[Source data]
——————————

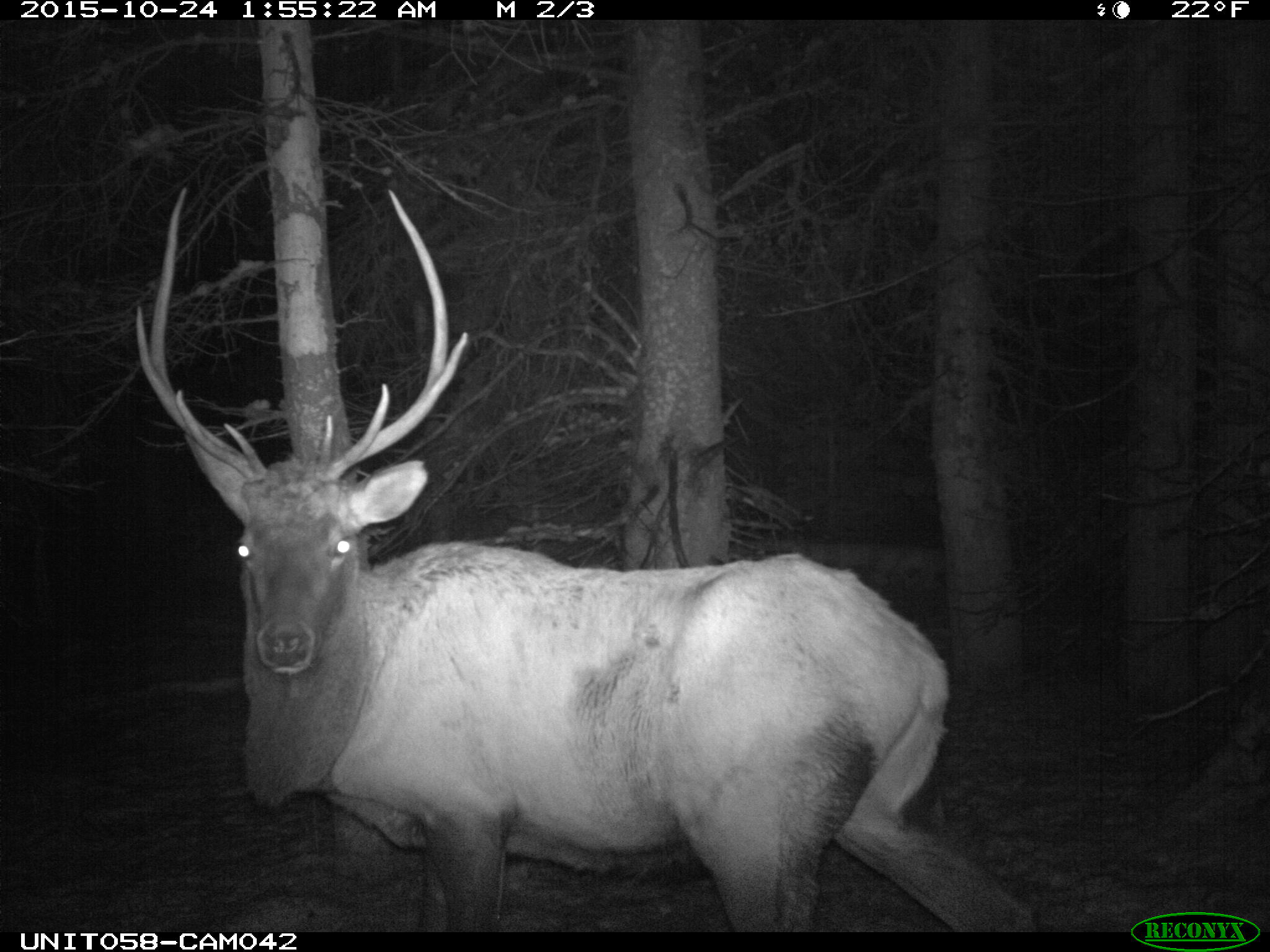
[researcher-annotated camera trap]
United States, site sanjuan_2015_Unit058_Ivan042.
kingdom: Animalia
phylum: Chordata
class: Mammalia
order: Artiodactyla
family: Cervidae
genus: Cervus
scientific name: Cervus elaphus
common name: red deer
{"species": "Cervus elaphus (red deer)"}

——————————

Return exactly the lines from the line bearing "class: Mammalia" to the end of the records, inclusive of both; include no other lines.

class: Mammalia
order: Artiodactyla
family: Cervidae
genus: Cervus
scientific name: Cervus elaphus
common name: red deer
{"species": "Cervus elaphus (red deer)"}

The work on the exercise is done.